### Travail à réaliser:
1 – Reproduisez sans aucune modification le passage de l'extrait sur la mission de Miltitz qui va de « r – Sciscitatus » jusqu'à « stabant. (L. Opp. Lat. in Præf.) ».
2 – Répondez brièvement aux questions suivantes d'après l'extrait sur la mission de Miltitz :
(a) En quel mois et en quelle année le nouveau légat arriva-t-il en Allemagne ?
(b) Qui écrivit : « Grâce à Dieu, Martin respire encore » ?
(c) De combien de brefs apostoliques Miltitz était-il muni ?

### Extrait choisi:
-----
Arrivé en Allemagne au mois de décembre 1518, le nouveau légat s’appliqua, sur sa route, à sonder l’opinion publique. A son grand étonnement, il remarqua partout où il s’arrêta, que la plupart des habitants étaient pour la Réformationr. On parlait de Luther avec enthousiasme. Pour une personne favorable au pape, il en trouvait trois favorables au réformateurs. Luther nous a conservé un trait de sa mission. « Que pensez-vous du siège de Rome ? » demandait souvent le légat à des hôtesses et à des servantes d’auberge. Un jour, l’une de ces pauvres femmes lui répondit naïvement : « Vraiment, nous ne savons si les sièges que vous avez à Rome sont de pierre ou de boist. »

r – Sciscitatus per viam Miltitius quanam esset in æstimatione Lutherus… sensit de eo cum admiratione homines loqui. (Pallavicini, Hist. Concil. Trid., « 1.1, p. 51.)

s – Ecce ubi unum pro papa stare inveni, tres pro te contra papam stabant. (L. Opp. Lat. in Præf.)

t – Quid dos scire possumus quales vos Romæ habeatis sellas, ligneasne an lapideas ? (Ibid.)

Le seul bruit de l’arrivée du nouveau légat remplit la cour de l’électeur, l’université, la ville de Wittemberg et toute la Saxe, de soupçons et de méfiance. « Grâce à Dieu, Martin respire encore », écrivait Mélanchthon effrayé.u On assurait que le chambellan romain avait reçu l’ordre de s’emparer de Luther par ruse ou par violence. On recommandait de tous côtés au docteur de se tenir en garde contre les embûches de Miltitz. « Il arrive, lui disait-on, pour se saisir de vous et vous livrer au pape. Des personnes dignes de foi ont vu les brefs dont il est porteur. » « J’attends la volonté de Dieu, » répondit Lutherv.

u – Martinus noster, Deo gratias, adhuc spirat (Corpus reformatorum edidit Bretschneider. I, 61.)

v – Expecto consilium Dei. (L. Epp. I, p. 191.)

En effet, Miltitz arrivait chargé de lettres adressées à l’électeur, à ses conseillers, aux évêques, et au bourgmestre de la ville de Wittemberg. Il était muni de soixante et dix brefs apostoliques. Si les flatteries et les faveurs de Rome atteignaient leur but, si Frédéric livrait Luther entre ses mains, ces soixante et dix brefs devaient, en quelque sorte, lui servir de passe-ports. Il voulait en produire et en afficher un dans chacune des villes qu’il aurait à traverser, et il espérait réussir ainsi à traîner sans opposition son prisonnier jusqu’à Romew.

w – Per singula oppida affigeret unum, et ita tutus me perduceret Romam. (L. Opp. Lat. in Præf.)
-----
### Données à examiner:
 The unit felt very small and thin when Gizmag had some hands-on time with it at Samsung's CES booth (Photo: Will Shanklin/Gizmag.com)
-----
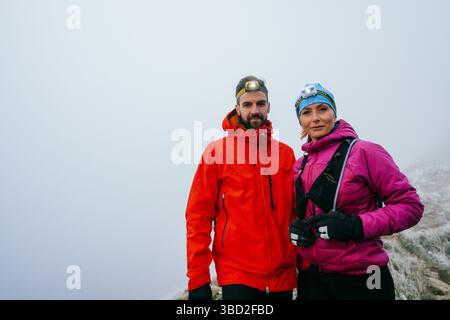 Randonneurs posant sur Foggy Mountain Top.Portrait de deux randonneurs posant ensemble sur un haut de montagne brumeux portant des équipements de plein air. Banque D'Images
-----
### Corrigé des exercices:
1 –
r – Sciscitatus per viam Miltitius quanam esset in æstimatione Lutherus… sensit de eo cum admiratione homines loqui. (Pallavicini, Hist. Concil. Trid., « 1.1, p. 51.)

s – Ecce ubi unum pro papa stare inveni, tres pro te contra papam stabant. (L. Opp. Lat. in Præf.)

2 –
(a) En décembre 1518.
(b) Mélanchthon.
(c) De soixante et dix brefs apostoliques.